Ce programme s’inscrit pleinement dans les orientations définies par la vision stratégique « Mali Kura ɲɛtaasira ka bɛn san 2063 ma », ainsi que dans la Stratégie nationale pour l’émergence et le développement durable 2024-2033. L’objectif : convertir les défis structurels du pays en leviers de croissance et en opportunités pour les populations.

Le coût annuel moyen des actions gouvernementales est estimé à 4 382,9 milliards de FCFA, soit environ 7,7 milliards de dollars. Une enveloppe significative qui reflète l’engagement des autorités à accélérer la transformation économique.

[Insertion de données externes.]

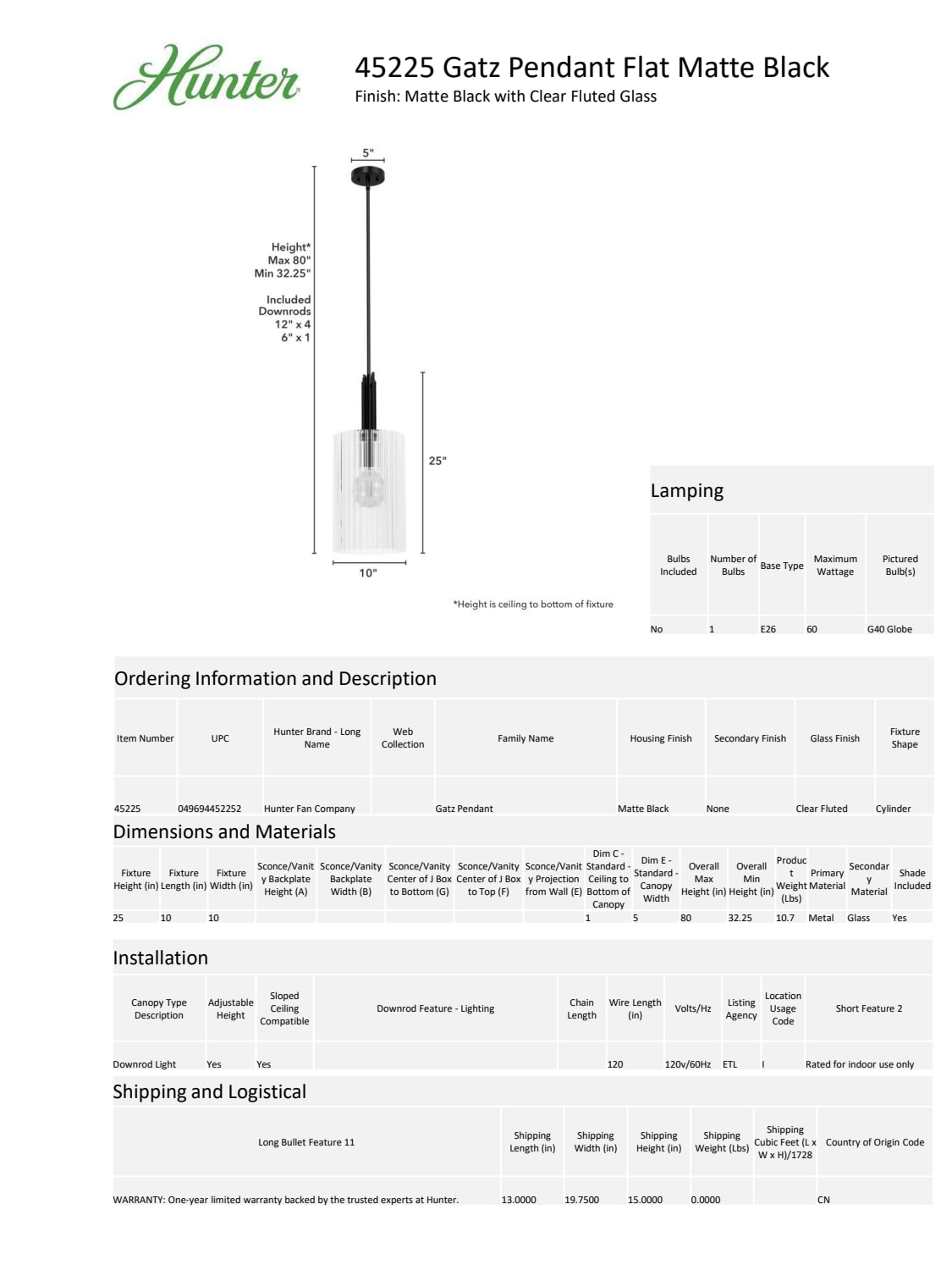 Hunter

45225 Gatz Pendant Flat Matte Black
Finish: Matte Black with Clear Fluted Glass

5"

Height*
Max 80"
Min 32.25"

Included
Downrods
12" x 4
6" x 1

25"

10"

*Height is ceiling to bottom of fixture

Lamping

| Bulbs Included | Number of Bulbs | Base Type | Maximum Wattage | Pictured Bulb(s) |
|---|---|---|---|---|
| No | 1 | E26 | 60 | G40 Globe |

Ordering Information and Description

| Item Number | UPC | Hunter Brand - Long Name | Web Collection | Family Name | Housing Finish | Secondary Finish | Glass Finish | Fixture Shape |
|---|---|---|---|---|---|---|---|---|
| 45225 | 049694452252 | Hunter Fan Company | | Gatz Pendant | Matte Black | None | Clear Fluted | Cylinder |

Dimensions and Materials

| Fixture Height (in) | Fixture Length (in) | Fixture Width (in) | Sconce/Vanity Backplate Height (A) | Sconce/Vanity Backplate Width (B) | Sconce/Vanity Center of J Box to Bottom (G) | Sconce/Vanity Center of J Box to Top (F) | Sconce/Vanity Projection from Wall (E) | Dim C - Standard - Ceiling to Bottom of Canopy | Dim E - Standard - Canopy Width | Overall Max Height (in) | Overall Min Height (in) | Product Weight (Lbs) | Primary Material | Secondary Material | Shade Included |
|---|---|---|---|---|---|---|---|---|---|---|---|---|---|---|---|
| 25 | 10 | 10 | | | | | | 1 | 5 | 80 | 32.25 | 10.7 | Metal | Glass | Yes |

Installation

| Canopy Type Description | Adjustable Height | Sloped Ceiling Compatible | Downrod Feature - Lighting | Chain Length | Wire Length (in) | Volts/Hz | Listing Agency | Location Usage Code | Short Feature 2 |
|---|---|---|---|---|---|---|---|---|---|
| Downrod Light | Yes | Yes | | | 120 | 120v/60Hz | ETL | I | Rated for indoor use only |

Shipping and Logistical

| Long Bullet Feature 11 | Shipping Length (in) | Shipping Width (in) | Shipping Height (in) | Shipping Weight (Lbs) | Shipping Cubic Feet (L x W x H)/1728 | Country of Origin Code |
|---|---|---|---|---|---|---|
| WARRANTY: One-year limited warranty backed by the trusted experts at Hunter. | 13.0000 | 19.7500 | 15.0000 | 0.0000 | | CN |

Contexte économique et perspectives pour 2026

Cette feuille de route intervient dans un contexte de reprise économique progressive. Après un ralentissement en 2025, marqué par une croissance de 4,9 % contre 5 % en 2024, le Mali devrait retrouver une dynamique plus robuste. Plusieurs facteurs expliquent ce rebond :

  • L’amélioration de la situation sécuritaire, qui favorise la reprise des activités économiques ;
  • La relance de la production aurifère, secteur clé pour les recettes nationales ;
  • Le rétablissement de l’approvisionnement en carburant, perturbé par des attaques terroristes ;
  • Le remboursement des arriérés intérieurs et le règlement du différend minier, deux dossiers en suspens depuis plusieurs mois.

Le projet de Loi de finances 2026 table sur des recettes budgétaires de 3 057,8 milliards de FCFA, tandis que le déficit budgétaire devrait rester maîtrisé, dans la limite de 3 % du PIB fixée par l’UEMOA. Une performance rendue possible grâce à une meilleure collecte des recettes et à une gestion rigoureuse des dépenses publiques.

Les atouts supplémentaires pour l’économie malienne

Selon les projections du Fonds monétaire international (FMI), la hausse des prix de l’or et du lithium pourrait générer des revenus supplémentaires pour l’État. Ces ressources, combinées à la reprise des secteurs miniers et énergétiques, devraient soutenir la croissance dès 2026.

Pour 2027, le FMI anticipe une progression du PIB de 5,7 %, confirmant les perspectives favorables de l’économie malienne. Une croissance qui s’inscrit dans la durée, portée par des réformes structurelles et un environnement sécuritaire en amélioration.

Avec ce plan ambitieux, le Mali se positionne comme un acteur résolument tourné vers l’avenir, déterminé à surmonter ses défis et à saisir les opportunités pour bâtir une économie plus forte et plus résiliente.